Every Lyceum account gets a dedicated S3-compatible bucket. It’s the right place for anything that needs to outlive a single run or VM: input datasets, trained model weights, intermediate artefacts, results.
Why use it instead of…
- …Secrets — Secrets are short string values (tokens, URLs). Storage is for files of any size.
- …A VM disk — VM disks are wiped on termination. The storage bucket persists across every VM and run on your account.
- …Re-uploading on every run — A run that reads from the bucket starts immediately; one that uploads inputs to itself pays for the upload time on every invocation.
Access patterns
There are two ways to interact with the bucket:
- Through the Lyceum REST API — simple, single-file uploads/downloads, easy
curl commands.
- Direct S3 with temporary credentials — fetch short-lived MinIO/S3 credentials from
POST /storage/credentials and use any standard S3 client (boto3, aws-cli, mc, …). This is the right path for large files, parallel transfers, multipart uploads, and anything that benefits from a real S3 client library.

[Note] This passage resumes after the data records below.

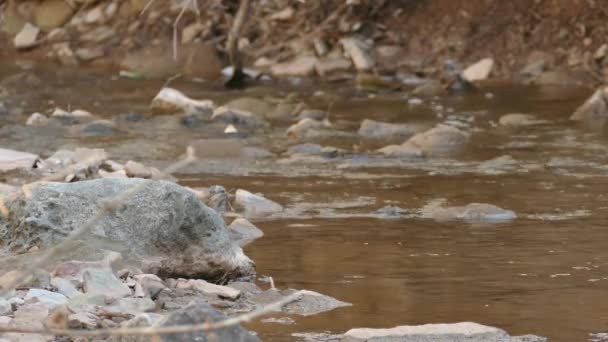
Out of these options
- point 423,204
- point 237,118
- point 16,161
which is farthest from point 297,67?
point 423,204

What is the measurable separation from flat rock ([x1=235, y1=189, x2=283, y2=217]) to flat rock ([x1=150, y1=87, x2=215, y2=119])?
435cm

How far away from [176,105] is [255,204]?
4.69 meters

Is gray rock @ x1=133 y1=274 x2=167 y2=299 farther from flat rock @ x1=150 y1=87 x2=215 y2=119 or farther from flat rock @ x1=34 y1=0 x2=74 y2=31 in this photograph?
flat rock @ x1=34 y1=0 x2=74 y2=31

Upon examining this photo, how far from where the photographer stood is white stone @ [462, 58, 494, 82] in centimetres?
1413

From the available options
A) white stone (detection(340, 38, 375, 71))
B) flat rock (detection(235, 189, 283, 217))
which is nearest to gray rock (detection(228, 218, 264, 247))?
flat rock (detection(235, 189, 283, 217))

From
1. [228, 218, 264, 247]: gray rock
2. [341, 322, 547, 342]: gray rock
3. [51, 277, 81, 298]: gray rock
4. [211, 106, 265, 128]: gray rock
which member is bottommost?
[228, 218, 264, 247]: gray rock

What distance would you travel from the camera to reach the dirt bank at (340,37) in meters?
14.4

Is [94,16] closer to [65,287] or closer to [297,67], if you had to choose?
[297,67]

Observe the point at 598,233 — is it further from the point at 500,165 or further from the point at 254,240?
the point at 500,165

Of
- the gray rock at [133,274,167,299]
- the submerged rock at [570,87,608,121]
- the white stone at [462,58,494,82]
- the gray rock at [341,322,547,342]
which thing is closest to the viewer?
the gray rock at [341,322,547,342]

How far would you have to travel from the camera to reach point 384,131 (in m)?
10.8

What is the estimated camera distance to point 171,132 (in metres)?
11.0

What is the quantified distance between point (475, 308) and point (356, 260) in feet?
3.52

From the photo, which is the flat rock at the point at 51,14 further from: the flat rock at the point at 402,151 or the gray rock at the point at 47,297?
the gray rock at the point at 47,297
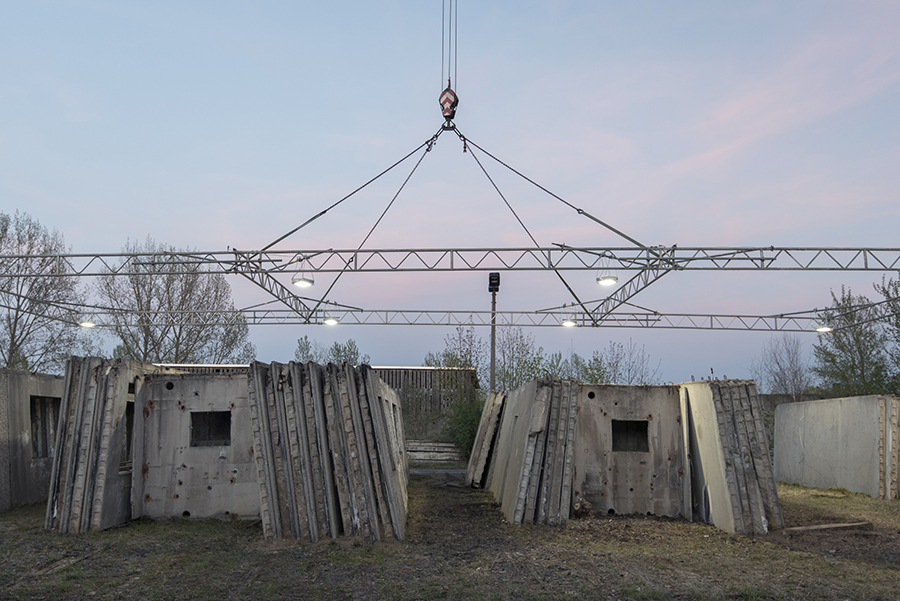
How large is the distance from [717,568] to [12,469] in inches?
440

The temporary credentials returned by /storage/credentials are STS-style: an access key, secret key, session token, the bucket name, and the endpoint. They expire automatically — request fresh ones whenever you need them.
CLI
lyceum storage ls # list files at the root
lyceum storage ls data/ -r # list a folder recursively
lyceum storage load local-file.csv # upload
lyceum storage load local-file.csv --key data/x.csv # upload to a specific path
lyceum storage load ./local-folder -r # upload a directory
lyceum storage download path/in/bucket/file.csv # download
lyceum storage download path/in/bucket/file.csv -o ./ # download to a specific path
lyceum storage rm path/in/bucket/file.csv # delete a file
lyceum storage rmdir old-data/ # delete a folder
--key controls the destination key inside the bucket; without it the file is uploaded under its local name.
REST API
| Method | Endpoint | Purpose |
|---|
GET | /storage/list-files | List files (optional prefix, max_files) |
POST | /storage/upload | Upload a single file (multipart form, optional key query) |
POST | /storage/upload-bulk | Upload multiple files in one request |
GET | /storage/download/{file_key} | Download a file |
DELETE | /storage/delete/{file_key} | Delete a file |
DELETE | /storage/delete-folder/{folder_prefix} | Delete every file under a prefix |
POST | /storage/credentials | Get temporary S3 credentials for direct access |
Direct S3 access
POST /storage/credentials returns a StorageCredentials object with these fields:
| Field | Description |
|---|
access_key | Access key ID |
secret_key | Secret access key |
session_token | STS session token |
endpoint | S3-compatible endpoint URL |
bucket_name | Your bucket name |
region | Bucket region |
expires_at | Credential expiry timestamp |
import boto3, requests
api_key = "lk_..."
creds = requests.post(
"https://api.lyceum.technology/api/v2/external/storage/credentials",
headers={"Authorization": f"Bearer {api_key}"},
).json()
s3 = boto3.client(
"s3",
endpoint_url=creds["endpoint"],
aws_access_key_id=creds["access_key"],
aws_secret_access_key=creds["secret_key"],
aws_session_token=creds["session_token"],
region_name=creds["region"],
)
s3.upload_file("local.csv", creds["bucket_name"], "data/local.csv")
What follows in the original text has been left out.